Prize Patrol—Deconstructing the CFDA Awards


We’d love to share some dishy, skanky gossip from the CFDA (Council of Fashion Designers) awards the other night, but guess what? We weren’t invited. This despite the fact that we, along with a lot of other press people, are the ones who actually vote on who should receive these honors, a laborious process of nominations and balloting (OK, it’s not that laborious, just vaguely annoying). We’d like to think that we were tossed off the guest list because in the past we’ve suggested prizes for H&M and the fake-bag dealers of Canal Street, but the truth is we are just one little morsel in the wholesale purging from the CFDA’s invite list of ordinary types, like working journalists.

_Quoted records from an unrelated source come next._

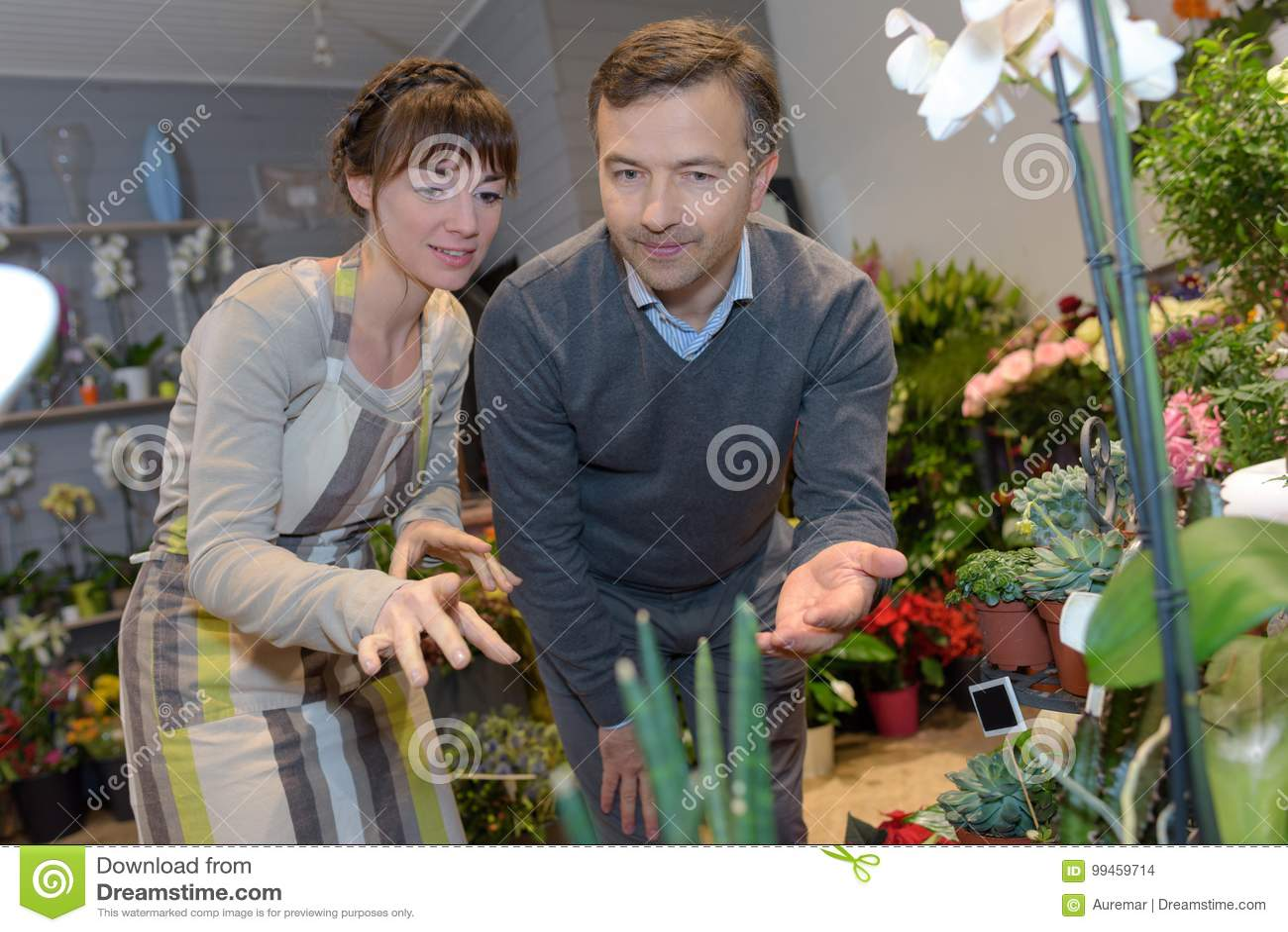 Man getting consultation in nursery shop from gardener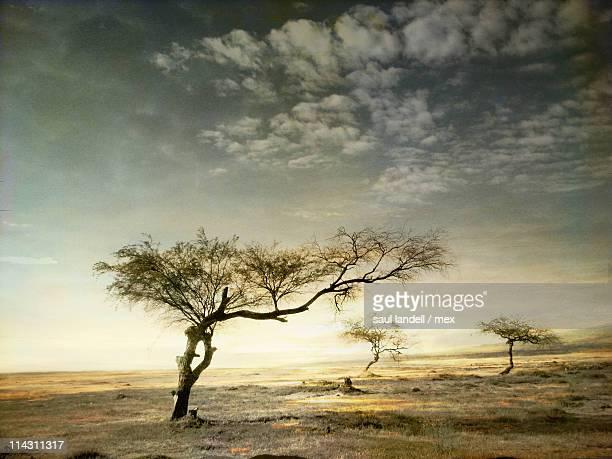 Desert with tree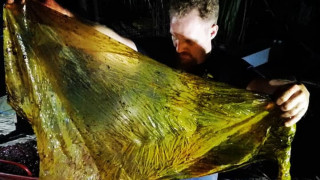Φάλαινα πέθανε από «γαστρικό σοκ» - Είχε 40 κιλά από πλαστικές σακούλες στο στομάχι της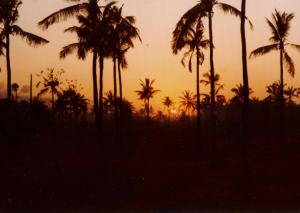 Bali Legion Sunrise 1977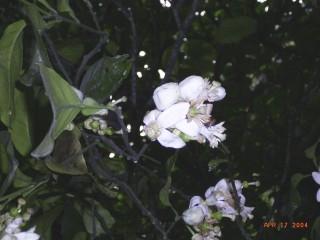 Zabon-hana-1.jpg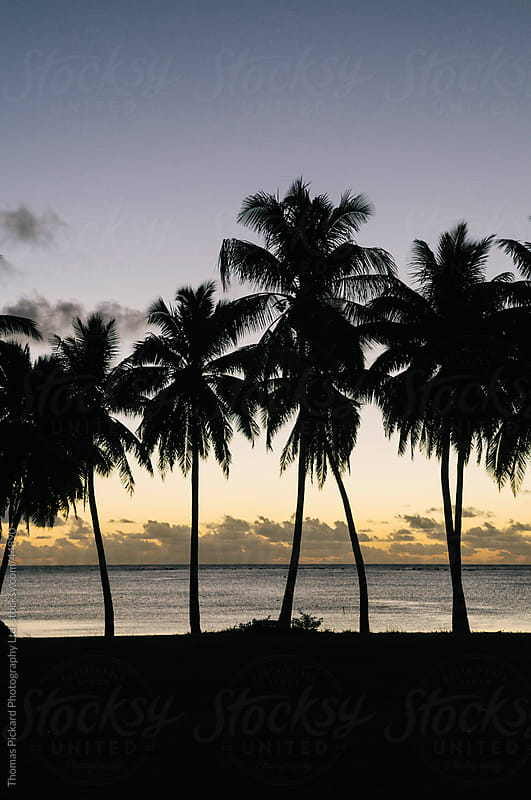 Palm tree silhouettes at sunset, Aitutaki Island, Cook Islands. by Thomas Pickard Photography Ltd. for Stocksy United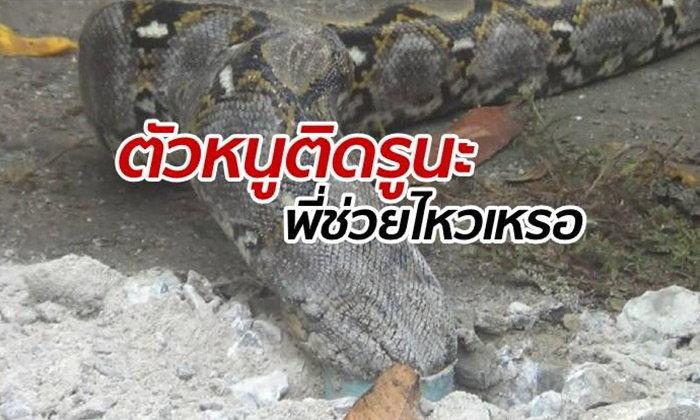 กู้ภัยกล้าๆ กลัวๆ แต่ต้องช่วย งูเหลือมนึกว่าหุ่นเพรียว ติดแหง็กคาท่อ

Back in the day—three or four years ago—we lowly scribes were invited to sip a cocktail and watch the CFDA ceremony. Even though we were dumped on the street just as the swells sat down for dinner, we were on hand to witness stuff like PETA dropping leaflets from a Lincoln Center balcony when Oscar de la Renta got his award. It’s a sad fact that major fashion events have lately become more and more elitist. It’s not just the CFDA party that invites only celebs, magazine moguls, and high-end garmentos who fork over big bucks for tables. The annual extravaganza to benefit the Metropolitan Museum of Art’s Costume Institute—the so-called “party of the year”—used to feature a rather free-wheeling after-party frequented by drag queens, desperate fashion victims, and other fun types who were willing to fork over $200 for a ticket. This year, the after-party was nearly as exclusive as the ridiculously pretentious dinner, and the only person remotely resembling a man in heels was a lost-looking Marilyn Manson, there as the guest of Marc Jacobs. It’s not just our own personal feelings that are hurt here: Fashion itself really suffers when life at the top becomes so sterile. Everyone knows that the occasional weirdo and freak is what makes style really interesting. Even the legendary Diana Vreeland knew that a salting of vulgarity is what keeps things lively.

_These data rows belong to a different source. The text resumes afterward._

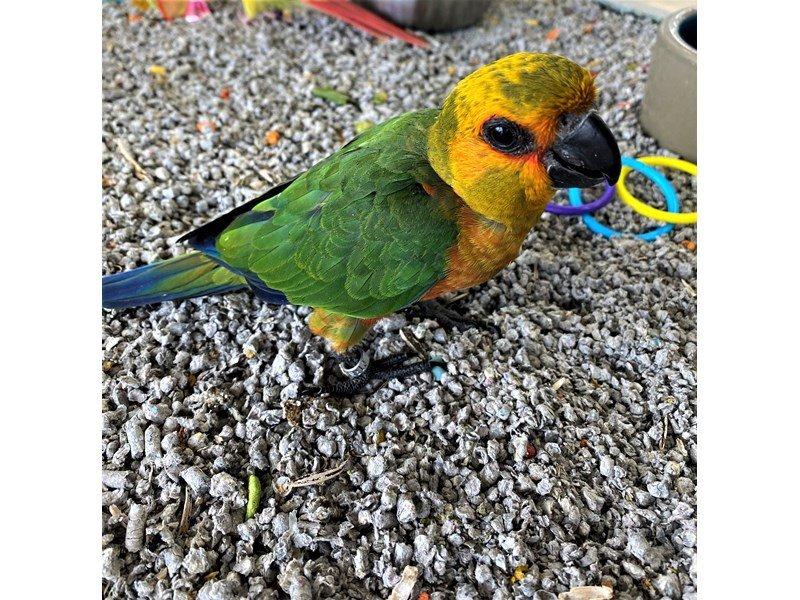 Sun Conure-BIRD--ORANGE/ YELLOW/ RED/ GREEN-3121937-Petland Carriage Place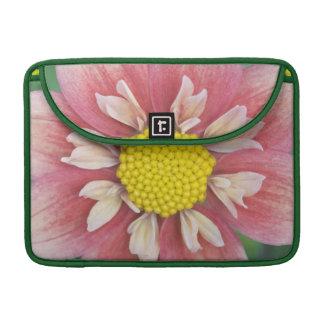 USA, Washington, Bellevue, Bellevue Botanical Sleeves For MacBooks
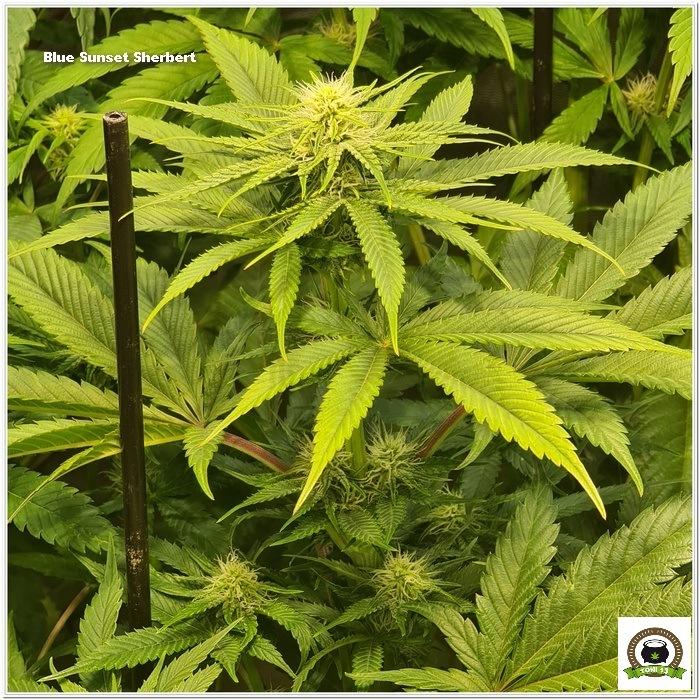 9-Barney`s Farm y Toni13: Lemon Tree, GMO, Mimosa x Orange Punch y Blue S.S-4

Marc Jacobs won the CFDA award for accessories this year, which we suspect is primarily in acknowledgement of his metal-buckled handbags so hideously popular these days. Well, Jacobs certainly has the Midas touch. When Catherine Deneuve, who was at the ceremony to give an award to Gilles Bensimon, was asked what American designers she admired, she reportedly thought for a long moment and finally came up with Jacobs’s name. Of all the Americans honored by the CFDA, Jacobs is in fact the only one about whom there is genuine buzz in London—and even Paris. For that we guess he deserves some kind of recognition, though he probably wasn’t all that excited about this particular designer; he wins something from the CFDA practically every year. In other news, we were thrilled that Lanvin designer Alber Elbaz received the International award. Elbaz is finally being recognized for his genius with delightful, lightly deconstructed French classics. (Go see them on the second floor of Barneys—there’s no charge to look.) Plus he seems like such a nice guy, and we love that he looks like a regular person. (We always hated that hairy-chested quasi-model stance of Tom Ford.)

Other awards went to various industry stalwarts like Vera Wang, who made a fortune in bridal and has now branched out to regular clothes, and John Varvatos, who is backed by big bucks from Nautica. But for us the most exciting award is always the morbidly fascinating Perry Ellis prize for upcoming talent, because in so many cases it has proved to be the kiss of death. Just look at this roster of past recipients: Isaac Mizrahi in 1988 (went belly up but resurrected at Target); Christian Francis Roth in 1990 (out of business); Todd Oldham in 1991 (ditto); John Barlett and Richard Tyler in 1993 (both currently tottering); Marie-Anne Oudejans for Tocca in 1995 (long gone from the company); Miguel Adrover in 2000 (vanished in a blaze of glory). We wish this year’s winners—Derek Lam, Anthony Camargo and Nak Armstrong for Anthony Nak, and the wonderful Alexandre Plokhov for Cloak—all the best in their future endeavors. They are all extraordinarily talented.

But it’s a very, very tough, cold business.